Batya toddles toward them, past Hanna’s hands and between Rubina’s legs to smile beatitude at this latest of guests.
If they keep showing up like this, she’s thinking, maybe there’ll be no bedtime — or, mightn’t his presence sentinel yet another course, she’s hoping a dessert after dessert, perhaps, an eternally refillable treat?
Undeterred, he’s known worse, he asks her is maybe your father home?
You give me…Batya’s holding out a hand sticky with honey and lint, change spared out from under the sofa’s cushions, the couches’ waxwork stems and nesting twigs, she’s insistent — this girl, asking of him again and again a demand, her voice whining from within her tiny fist, shaking out her words of schmutz: You. Give. Me? You! Give! Me!
A hug, love, such dessert — and an endless bedtime story to tell, keep the lights in the hall on all night…
That you can get from your mother…he says in a disappointed whisper, a sigh, hanging his head and chazzaning to the pitch a little prayer of repentance even the Hasids out in Lakewald don’t know, as Batya and Rubina, two daughters the youngest and eldest, just then and whether in his voice or his eyes find in the mensch maybe something, hymn — an incarnation of a forefather known only from the unsmiling frames hung on the staircase’s landings; and possibly Batya only then remembers what her mother’s warnings are regarding talking to strangers: forget it.

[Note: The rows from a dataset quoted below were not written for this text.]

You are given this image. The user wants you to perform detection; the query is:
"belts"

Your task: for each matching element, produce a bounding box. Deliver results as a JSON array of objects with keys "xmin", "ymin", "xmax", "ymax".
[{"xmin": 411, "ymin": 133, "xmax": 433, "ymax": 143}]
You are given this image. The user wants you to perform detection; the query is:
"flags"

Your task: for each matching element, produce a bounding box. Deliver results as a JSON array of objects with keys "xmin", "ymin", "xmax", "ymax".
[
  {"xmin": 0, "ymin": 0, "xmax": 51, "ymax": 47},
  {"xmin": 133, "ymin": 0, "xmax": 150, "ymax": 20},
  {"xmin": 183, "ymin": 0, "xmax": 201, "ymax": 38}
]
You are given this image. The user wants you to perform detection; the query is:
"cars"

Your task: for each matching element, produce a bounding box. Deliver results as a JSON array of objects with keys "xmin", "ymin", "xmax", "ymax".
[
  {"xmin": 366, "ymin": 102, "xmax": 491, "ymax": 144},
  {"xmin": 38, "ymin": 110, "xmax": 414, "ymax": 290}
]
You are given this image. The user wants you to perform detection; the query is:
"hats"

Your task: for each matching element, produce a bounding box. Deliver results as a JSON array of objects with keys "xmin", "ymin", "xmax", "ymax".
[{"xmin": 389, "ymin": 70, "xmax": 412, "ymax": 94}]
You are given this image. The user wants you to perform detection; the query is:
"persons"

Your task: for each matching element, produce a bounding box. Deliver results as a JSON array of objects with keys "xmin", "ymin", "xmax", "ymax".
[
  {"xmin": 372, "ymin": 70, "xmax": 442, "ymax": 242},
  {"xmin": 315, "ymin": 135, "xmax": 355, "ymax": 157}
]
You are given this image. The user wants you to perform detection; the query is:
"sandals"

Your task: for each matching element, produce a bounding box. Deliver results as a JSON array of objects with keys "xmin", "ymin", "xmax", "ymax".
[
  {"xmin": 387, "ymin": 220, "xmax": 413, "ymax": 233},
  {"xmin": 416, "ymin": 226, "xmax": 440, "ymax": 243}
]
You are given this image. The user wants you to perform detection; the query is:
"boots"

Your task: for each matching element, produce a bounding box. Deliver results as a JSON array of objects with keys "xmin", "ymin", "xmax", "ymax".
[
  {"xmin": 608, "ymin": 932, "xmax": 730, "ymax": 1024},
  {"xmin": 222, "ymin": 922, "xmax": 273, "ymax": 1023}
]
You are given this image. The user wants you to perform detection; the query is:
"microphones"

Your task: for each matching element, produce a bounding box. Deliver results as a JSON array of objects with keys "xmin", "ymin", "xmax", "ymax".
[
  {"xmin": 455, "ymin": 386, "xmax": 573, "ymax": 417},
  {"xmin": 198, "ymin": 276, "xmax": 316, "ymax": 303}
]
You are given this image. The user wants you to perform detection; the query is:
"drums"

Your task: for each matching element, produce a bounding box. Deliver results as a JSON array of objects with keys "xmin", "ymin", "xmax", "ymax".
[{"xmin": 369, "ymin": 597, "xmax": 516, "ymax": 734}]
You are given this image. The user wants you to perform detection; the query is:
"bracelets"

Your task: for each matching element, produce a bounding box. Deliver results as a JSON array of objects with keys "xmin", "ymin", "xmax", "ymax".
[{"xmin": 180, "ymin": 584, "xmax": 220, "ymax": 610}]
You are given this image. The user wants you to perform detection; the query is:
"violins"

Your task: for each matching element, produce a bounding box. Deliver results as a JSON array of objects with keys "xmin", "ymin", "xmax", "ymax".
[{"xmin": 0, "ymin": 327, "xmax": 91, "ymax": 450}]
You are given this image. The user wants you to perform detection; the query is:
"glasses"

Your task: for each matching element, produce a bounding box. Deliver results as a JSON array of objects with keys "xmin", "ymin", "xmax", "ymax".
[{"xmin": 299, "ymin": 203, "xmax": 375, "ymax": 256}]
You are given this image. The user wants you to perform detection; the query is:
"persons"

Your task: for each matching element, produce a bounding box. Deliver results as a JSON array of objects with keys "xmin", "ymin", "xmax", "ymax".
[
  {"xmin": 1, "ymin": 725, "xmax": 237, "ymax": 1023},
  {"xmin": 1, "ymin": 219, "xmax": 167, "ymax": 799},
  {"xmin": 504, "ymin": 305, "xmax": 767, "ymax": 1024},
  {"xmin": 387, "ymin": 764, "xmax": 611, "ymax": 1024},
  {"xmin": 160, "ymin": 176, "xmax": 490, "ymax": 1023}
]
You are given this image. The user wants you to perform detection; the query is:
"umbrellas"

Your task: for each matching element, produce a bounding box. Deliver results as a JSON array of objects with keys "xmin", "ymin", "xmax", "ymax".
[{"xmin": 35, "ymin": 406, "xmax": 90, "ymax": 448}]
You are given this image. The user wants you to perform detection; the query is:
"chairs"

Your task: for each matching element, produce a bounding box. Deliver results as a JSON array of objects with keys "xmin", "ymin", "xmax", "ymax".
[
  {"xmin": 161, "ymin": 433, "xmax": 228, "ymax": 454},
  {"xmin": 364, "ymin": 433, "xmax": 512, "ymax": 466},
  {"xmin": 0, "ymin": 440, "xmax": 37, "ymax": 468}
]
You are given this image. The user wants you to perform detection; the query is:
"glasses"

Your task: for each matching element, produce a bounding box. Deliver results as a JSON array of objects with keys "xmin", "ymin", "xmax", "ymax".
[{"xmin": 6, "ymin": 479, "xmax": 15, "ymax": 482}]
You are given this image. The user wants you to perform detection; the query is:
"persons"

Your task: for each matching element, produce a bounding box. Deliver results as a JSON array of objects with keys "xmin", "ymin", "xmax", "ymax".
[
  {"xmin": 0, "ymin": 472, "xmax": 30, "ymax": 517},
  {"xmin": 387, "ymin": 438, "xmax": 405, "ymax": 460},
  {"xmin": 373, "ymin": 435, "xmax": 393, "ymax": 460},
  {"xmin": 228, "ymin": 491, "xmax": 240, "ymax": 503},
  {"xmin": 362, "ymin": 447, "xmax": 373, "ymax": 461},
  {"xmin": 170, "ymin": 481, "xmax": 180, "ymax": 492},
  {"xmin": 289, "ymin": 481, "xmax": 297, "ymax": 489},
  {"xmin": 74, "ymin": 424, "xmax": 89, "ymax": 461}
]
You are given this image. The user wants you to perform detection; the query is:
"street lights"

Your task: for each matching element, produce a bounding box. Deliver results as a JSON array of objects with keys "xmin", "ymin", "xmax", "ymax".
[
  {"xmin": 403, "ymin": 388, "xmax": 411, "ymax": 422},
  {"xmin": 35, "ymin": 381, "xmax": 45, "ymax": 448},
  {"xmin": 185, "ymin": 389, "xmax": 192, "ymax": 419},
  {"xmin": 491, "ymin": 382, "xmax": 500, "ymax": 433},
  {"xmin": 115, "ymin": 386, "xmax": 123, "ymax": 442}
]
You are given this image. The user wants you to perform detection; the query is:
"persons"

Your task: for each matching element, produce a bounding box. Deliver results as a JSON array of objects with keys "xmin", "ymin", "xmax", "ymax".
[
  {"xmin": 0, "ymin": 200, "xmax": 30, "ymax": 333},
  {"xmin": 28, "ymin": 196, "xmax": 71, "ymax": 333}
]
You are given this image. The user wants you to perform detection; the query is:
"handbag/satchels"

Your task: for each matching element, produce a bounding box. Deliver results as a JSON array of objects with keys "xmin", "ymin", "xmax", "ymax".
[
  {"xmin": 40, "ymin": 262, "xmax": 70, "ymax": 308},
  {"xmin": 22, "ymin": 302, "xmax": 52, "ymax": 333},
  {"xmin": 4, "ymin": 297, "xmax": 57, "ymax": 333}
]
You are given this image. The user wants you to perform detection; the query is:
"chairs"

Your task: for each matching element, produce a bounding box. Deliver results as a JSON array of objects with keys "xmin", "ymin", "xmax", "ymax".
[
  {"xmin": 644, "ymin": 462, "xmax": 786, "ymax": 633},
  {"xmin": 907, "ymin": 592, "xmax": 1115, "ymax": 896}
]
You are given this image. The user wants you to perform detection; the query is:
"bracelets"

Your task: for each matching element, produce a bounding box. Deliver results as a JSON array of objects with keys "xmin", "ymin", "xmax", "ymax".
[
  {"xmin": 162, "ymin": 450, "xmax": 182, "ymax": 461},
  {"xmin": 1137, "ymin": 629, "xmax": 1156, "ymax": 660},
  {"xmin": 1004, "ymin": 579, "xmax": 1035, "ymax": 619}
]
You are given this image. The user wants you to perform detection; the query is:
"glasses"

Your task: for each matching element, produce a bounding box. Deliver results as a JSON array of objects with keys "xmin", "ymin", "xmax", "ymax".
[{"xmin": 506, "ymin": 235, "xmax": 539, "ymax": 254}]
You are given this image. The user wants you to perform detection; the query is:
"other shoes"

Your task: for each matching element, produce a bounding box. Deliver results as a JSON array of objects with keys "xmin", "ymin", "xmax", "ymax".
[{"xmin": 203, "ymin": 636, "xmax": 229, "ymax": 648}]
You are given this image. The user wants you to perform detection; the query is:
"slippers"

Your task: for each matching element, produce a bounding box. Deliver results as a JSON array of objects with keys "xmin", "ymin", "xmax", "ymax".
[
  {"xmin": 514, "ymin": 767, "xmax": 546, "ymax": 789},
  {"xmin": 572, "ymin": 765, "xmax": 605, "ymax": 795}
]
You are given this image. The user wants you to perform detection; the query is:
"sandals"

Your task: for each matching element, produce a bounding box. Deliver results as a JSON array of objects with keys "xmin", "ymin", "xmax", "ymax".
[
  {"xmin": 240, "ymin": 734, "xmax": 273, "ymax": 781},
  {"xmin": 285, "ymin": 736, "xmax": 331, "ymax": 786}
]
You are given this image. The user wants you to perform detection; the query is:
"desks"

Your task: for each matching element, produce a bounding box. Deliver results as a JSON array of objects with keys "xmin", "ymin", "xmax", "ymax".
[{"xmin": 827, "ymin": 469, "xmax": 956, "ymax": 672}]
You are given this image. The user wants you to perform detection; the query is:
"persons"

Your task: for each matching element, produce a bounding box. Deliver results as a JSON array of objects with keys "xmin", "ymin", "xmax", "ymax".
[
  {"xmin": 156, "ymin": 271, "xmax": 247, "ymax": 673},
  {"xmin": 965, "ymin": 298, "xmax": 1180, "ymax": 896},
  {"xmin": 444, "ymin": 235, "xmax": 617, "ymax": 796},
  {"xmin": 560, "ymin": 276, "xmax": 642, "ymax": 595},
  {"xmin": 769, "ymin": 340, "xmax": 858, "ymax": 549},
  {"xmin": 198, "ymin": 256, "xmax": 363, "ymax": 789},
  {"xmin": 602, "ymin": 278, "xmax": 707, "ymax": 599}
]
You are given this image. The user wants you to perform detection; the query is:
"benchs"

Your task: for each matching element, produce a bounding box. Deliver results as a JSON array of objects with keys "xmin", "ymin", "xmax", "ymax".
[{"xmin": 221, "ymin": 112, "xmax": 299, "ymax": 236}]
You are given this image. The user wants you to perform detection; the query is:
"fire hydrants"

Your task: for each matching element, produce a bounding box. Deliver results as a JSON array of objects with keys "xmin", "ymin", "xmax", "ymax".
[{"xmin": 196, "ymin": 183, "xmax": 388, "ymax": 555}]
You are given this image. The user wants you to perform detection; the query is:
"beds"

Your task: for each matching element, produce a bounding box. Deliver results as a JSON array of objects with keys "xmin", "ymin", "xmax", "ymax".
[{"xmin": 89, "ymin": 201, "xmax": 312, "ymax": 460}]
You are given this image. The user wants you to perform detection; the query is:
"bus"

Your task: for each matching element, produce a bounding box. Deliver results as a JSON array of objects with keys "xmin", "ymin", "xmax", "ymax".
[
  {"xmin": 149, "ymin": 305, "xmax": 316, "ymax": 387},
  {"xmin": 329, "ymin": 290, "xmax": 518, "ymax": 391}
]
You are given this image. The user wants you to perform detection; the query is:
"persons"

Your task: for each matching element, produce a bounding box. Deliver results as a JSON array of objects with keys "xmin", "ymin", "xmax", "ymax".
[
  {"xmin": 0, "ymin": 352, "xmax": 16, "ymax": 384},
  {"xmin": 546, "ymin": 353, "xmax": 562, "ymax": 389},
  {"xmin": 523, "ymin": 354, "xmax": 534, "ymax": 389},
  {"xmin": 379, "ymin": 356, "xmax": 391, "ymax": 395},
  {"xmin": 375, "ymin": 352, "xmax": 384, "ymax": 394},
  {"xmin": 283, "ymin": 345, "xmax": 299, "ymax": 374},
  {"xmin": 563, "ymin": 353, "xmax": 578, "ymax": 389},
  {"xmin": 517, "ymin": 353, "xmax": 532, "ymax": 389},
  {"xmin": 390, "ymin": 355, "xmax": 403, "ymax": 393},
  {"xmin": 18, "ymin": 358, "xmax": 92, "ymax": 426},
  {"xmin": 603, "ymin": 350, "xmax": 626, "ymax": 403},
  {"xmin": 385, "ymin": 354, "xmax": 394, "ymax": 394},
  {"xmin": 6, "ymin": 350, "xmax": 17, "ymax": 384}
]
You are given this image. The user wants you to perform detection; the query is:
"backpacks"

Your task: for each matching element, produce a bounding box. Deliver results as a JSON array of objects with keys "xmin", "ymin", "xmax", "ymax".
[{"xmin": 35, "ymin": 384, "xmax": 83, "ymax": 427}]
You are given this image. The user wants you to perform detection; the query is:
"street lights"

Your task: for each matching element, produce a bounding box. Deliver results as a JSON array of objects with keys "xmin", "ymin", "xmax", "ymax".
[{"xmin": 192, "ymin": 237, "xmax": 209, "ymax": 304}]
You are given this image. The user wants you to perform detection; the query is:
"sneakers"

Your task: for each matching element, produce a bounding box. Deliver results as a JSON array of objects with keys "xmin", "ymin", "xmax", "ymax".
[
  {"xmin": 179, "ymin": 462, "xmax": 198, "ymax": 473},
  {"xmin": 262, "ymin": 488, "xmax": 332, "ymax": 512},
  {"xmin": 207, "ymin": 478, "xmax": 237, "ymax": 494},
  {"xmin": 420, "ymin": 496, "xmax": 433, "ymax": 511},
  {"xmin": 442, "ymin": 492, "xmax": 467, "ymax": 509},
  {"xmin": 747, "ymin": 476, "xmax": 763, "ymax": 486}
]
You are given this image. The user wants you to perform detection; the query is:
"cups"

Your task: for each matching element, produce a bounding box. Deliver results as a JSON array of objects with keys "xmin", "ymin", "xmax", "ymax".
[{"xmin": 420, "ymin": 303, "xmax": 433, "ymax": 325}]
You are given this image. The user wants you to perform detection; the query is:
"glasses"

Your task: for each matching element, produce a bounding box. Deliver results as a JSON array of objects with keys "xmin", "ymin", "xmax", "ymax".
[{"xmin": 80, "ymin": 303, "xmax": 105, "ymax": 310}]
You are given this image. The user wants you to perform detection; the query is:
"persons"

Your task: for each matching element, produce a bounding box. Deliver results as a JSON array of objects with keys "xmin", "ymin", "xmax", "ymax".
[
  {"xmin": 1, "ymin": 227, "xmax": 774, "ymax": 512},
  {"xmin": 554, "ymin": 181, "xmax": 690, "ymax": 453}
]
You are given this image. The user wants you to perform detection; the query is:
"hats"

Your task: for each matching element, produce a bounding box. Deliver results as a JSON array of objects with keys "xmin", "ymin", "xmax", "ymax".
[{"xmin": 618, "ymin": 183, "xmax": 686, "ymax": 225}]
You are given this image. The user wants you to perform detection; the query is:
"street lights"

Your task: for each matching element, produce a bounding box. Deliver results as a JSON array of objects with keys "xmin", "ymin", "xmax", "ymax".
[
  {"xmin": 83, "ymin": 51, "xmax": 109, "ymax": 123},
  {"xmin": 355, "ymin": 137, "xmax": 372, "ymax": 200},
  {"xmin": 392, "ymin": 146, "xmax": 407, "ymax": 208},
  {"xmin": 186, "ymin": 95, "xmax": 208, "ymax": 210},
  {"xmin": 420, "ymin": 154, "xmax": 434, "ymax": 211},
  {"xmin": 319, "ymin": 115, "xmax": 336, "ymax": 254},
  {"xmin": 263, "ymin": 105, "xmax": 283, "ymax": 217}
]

Mensch’s confused, pats his breast pocket for his medication: it’s not there, which means he’d taken it, but if that’s so then why doesn’t he remember having taken it? Did it work, is it working, it took? Batya turns to her mother in tears, buries her face underneath her swell, in her crotch, shaking her head in a No to tuck in even deeper, don’t wake me. No thanks. The mensch gathers himself to peep through the doorway, the entryhall through to what he best guesses is the diningroom, leans his miniaturized weight against the jamb, shading his dark over the threshold as Hanna takes Batya’s wrist, slaps it lightly, and Batya, face removed, tots away from her in a fit, kicking at the pedestals and plinths lining the hallway away from the rooms dining and living, family, den, and into the kitchen, bringing their miscellaneously artistic idols and vases stuffed with flowers both lifelike and silklike and all of them real in their ruin down to the floor, crashes with her crying quietly again up the stairs to her room not to be seen or heard from again the whole night. Meanwhile, the other daughters have made their ways to stand behind their mother, passing through the hallway amid its trunks and boxes and packing supplies, mind the scissors, the tape sticking to the fringes of their garments, their trims tangled in twine, with Israel following as if whisked by the wind of their skirts, the guests left to themselves and to Wanda who’s serving — and soon the family entire’s assembled at the door, even her belly’s boy, and Hanna comes calmed, with more assurance, strengthened and safe in her home, frowning from under and staring impassive from over her nose, having gotten a whiff of what to expect, a scent and an eyeful, too, the inclination of an ear: attentive to the chink of mensch inhabiting the crack, and to the drafty drift of the spiel guaranteed now forthcoming.